Dictature et régime totalitaire
La différence entre système totalitaire et dictature classique ne tient pas seulement à la place beaucoup plus grande que prend l’idéologie dans le premier, conduisant au mensonge généralisé, bien décrit par Soljenitsyne. Elle tient aussi au fait que la dictature ne s’en prend qu'à ses opposants leur réservant généralement le sort le plus dur, tandis que le totalitarisme pratique la terreur de masse, sans considérer de près ce qu’a fait ou n'ont pas fait les uns et les autres. Alors que la dictature ordinaire ne demande qu’une allégeance passive sous la forme d'une soumission craintive, le régime totalitaire exige en outre une mobilisation permanente des citoyens en sa faveur.

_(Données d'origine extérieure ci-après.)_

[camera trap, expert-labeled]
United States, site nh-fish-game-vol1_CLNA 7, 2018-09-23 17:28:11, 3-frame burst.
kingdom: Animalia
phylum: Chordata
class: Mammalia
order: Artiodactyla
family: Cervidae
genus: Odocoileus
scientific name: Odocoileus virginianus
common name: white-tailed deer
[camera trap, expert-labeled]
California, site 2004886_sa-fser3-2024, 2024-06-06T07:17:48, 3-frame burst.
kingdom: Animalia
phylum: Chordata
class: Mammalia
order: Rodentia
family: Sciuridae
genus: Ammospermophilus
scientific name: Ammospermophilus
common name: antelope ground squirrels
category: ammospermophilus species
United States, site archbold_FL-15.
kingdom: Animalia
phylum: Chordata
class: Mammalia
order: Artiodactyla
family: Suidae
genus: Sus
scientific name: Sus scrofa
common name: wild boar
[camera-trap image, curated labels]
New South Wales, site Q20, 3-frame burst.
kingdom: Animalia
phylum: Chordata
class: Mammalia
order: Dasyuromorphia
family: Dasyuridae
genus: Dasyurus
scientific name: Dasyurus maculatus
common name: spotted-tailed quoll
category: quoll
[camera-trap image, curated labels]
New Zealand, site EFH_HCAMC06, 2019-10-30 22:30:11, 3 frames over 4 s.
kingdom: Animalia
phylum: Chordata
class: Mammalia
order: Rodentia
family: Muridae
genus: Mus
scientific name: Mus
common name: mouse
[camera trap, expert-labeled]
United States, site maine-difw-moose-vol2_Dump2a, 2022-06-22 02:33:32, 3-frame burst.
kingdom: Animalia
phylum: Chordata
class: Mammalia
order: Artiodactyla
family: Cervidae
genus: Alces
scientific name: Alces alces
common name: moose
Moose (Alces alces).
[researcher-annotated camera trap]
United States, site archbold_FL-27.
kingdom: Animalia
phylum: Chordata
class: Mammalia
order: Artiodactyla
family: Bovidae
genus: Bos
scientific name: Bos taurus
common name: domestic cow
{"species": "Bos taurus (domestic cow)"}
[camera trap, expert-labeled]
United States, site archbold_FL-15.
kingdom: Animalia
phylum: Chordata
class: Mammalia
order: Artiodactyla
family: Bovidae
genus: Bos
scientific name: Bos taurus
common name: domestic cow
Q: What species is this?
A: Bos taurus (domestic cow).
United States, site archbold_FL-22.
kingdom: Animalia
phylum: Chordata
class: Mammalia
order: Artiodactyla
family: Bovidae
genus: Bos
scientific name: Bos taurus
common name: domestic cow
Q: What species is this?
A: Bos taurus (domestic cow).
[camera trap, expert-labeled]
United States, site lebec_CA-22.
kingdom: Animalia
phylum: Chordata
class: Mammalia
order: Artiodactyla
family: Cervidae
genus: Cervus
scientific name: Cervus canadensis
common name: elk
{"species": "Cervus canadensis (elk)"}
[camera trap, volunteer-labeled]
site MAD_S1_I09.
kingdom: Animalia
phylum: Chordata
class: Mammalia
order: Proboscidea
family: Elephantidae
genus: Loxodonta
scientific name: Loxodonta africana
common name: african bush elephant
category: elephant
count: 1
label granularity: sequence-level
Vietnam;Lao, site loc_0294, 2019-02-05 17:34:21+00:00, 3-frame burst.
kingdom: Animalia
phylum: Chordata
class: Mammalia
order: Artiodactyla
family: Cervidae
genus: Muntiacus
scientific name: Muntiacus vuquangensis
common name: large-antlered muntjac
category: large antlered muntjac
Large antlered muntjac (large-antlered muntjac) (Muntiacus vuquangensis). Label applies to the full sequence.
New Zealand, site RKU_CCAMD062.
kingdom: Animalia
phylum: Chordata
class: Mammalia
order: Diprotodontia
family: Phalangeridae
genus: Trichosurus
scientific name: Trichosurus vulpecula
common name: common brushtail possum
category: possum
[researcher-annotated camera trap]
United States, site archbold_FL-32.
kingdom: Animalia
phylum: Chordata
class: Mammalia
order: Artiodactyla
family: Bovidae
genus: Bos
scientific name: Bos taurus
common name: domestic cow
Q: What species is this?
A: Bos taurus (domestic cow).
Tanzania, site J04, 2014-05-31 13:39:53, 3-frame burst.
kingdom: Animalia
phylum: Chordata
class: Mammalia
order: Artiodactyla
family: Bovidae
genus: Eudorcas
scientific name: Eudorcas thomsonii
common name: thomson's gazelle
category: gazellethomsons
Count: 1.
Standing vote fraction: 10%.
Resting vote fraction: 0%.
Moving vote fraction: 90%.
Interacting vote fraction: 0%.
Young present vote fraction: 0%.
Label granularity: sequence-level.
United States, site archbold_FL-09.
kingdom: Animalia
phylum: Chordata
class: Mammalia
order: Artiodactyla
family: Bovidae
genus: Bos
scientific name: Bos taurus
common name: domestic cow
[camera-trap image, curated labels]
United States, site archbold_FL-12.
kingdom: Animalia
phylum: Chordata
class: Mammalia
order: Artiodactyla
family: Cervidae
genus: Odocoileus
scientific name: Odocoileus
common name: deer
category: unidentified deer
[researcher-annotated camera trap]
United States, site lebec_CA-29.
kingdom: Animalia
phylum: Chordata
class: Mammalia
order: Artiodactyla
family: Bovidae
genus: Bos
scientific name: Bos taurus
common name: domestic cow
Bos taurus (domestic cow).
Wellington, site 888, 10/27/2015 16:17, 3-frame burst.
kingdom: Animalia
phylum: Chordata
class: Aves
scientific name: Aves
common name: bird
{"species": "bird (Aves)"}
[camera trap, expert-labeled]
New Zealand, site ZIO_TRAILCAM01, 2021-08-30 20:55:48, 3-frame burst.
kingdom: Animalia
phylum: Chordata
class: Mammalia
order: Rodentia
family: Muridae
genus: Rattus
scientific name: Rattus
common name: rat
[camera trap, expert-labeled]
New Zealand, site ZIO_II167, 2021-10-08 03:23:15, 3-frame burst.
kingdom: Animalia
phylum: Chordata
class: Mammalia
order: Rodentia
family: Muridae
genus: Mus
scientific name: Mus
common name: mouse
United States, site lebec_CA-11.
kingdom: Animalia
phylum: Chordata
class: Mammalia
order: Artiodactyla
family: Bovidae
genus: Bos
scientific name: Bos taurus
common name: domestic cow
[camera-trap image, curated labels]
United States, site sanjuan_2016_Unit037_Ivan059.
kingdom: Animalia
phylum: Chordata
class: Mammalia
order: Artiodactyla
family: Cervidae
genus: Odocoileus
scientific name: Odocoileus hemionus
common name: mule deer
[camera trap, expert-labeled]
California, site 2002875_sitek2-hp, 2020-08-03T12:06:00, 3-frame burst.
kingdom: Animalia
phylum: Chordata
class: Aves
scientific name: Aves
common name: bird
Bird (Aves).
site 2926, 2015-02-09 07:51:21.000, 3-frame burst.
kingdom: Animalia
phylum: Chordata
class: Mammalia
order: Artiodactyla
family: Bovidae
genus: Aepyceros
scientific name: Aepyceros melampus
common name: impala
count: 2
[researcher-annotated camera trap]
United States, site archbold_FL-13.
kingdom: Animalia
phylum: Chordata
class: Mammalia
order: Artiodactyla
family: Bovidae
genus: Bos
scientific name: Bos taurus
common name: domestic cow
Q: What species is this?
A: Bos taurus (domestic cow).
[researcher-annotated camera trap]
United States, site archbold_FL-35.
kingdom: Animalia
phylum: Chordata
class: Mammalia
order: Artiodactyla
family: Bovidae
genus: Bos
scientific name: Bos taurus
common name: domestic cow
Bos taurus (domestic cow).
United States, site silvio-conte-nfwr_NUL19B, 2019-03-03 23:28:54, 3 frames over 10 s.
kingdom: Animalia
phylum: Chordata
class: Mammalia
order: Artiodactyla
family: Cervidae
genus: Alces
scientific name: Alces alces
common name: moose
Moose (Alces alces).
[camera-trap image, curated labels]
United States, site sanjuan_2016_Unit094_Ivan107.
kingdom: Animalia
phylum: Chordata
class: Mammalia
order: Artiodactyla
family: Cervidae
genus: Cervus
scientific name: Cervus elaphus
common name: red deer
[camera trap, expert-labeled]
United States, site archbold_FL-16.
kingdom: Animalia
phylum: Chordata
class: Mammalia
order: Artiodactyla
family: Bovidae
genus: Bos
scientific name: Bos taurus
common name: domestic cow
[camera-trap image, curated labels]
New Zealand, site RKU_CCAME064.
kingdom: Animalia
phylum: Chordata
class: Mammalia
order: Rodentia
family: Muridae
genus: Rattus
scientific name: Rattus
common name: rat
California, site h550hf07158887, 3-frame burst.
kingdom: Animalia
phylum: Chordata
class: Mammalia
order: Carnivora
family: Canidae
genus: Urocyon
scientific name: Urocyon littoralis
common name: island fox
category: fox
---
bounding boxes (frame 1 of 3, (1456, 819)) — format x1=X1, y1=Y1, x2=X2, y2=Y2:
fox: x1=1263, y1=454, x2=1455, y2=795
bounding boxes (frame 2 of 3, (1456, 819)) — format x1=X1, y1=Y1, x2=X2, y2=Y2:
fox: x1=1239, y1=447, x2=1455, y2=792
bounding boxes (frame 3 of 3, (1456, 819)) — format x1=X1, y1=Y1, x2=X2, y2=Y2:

Entre la dictature et la démocratie des degrés existent. Certains pays comme l'Espagne, le Portugal, le Chili sont passés d'un coup de l'une à l’autre. D'autres tels le Brésil, le Mexique, la Turquie, Taïwan ont suivi des degrés non sans conserver quelques imperfections. On peut considérer aussi la Russie d'aujourd'hui comme une démocratie imparfaite et sûrement pas comme une dictature au sens habituel. Que l'alternace y semble difficile, c'est ce qu'on avait déjà vu en son temps au Mexique, en Suède, au Japon sans que personne ne trouve à redire du caractère démocratique de ces pays, au moins s'agissant des deux derniers. Et que dire de nos démocraties occidentales où ce qui distingue les grands partis qui alternent au pouvoir est devenu bien ténu tandis que ceux qui s'écartent du consensus sont impitoyablement voués à la diabolisation ou à la marginalité ?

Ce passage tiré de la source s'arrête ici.